(Problem statement):
Your reply is to be the lines below, exactly as written, with images omitted.

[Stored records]
=== Section Start ===
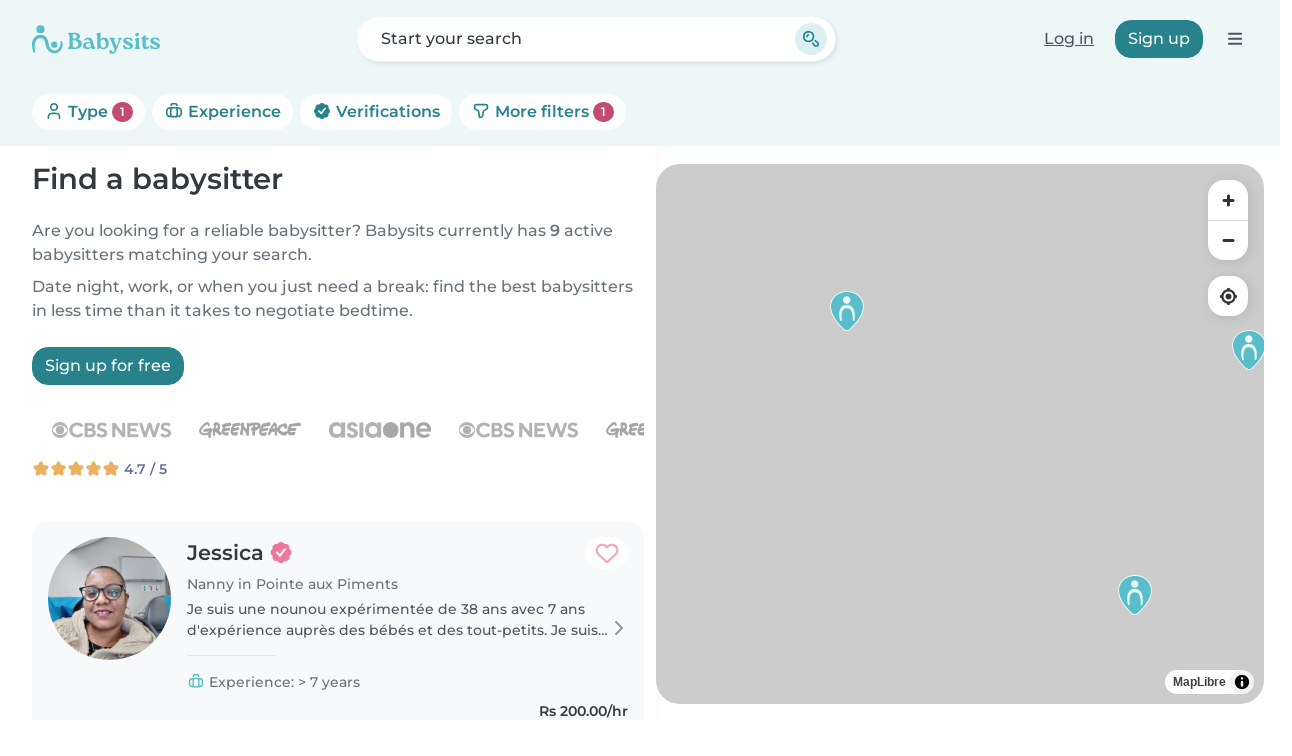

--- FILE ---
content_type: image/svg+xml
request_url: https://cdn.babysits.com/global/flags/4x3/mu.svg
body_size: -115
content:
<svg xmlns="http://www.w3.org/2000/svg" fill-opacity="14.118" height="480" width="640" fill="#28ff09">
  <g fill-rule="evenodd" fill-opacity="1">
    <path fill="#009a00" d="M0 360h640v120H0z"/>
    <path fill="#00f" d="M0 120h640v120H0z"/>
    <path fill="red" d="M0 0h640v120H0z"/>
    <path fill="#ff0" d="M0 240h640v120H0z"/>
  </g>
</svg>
=== Section End ===
(Answer for this exercise):
--- FILE ---
content_type: image/svg+xml
request_url: https://cdn.babysits.com/global/flags/4x3/mu.svg
body_size: -115
content:
<svg xmlns="http://www.w3.org/2000/svg" fill-opacity="14.118" height="480" width="640" fill="#28ff09">
  <g fill-rule="evenodd" fill-opacity="1">
    <path fill="#009a00" d="M0 360h640v120H0z"/>
    <path fill="#00f" d="M0 120h640v120H0z"/>
    <path fill="red" d="M0 0h640v120H0z"/>
    <path fill="#ff0" d="M0 240h640v120H0z"/>
  </g>
</svg>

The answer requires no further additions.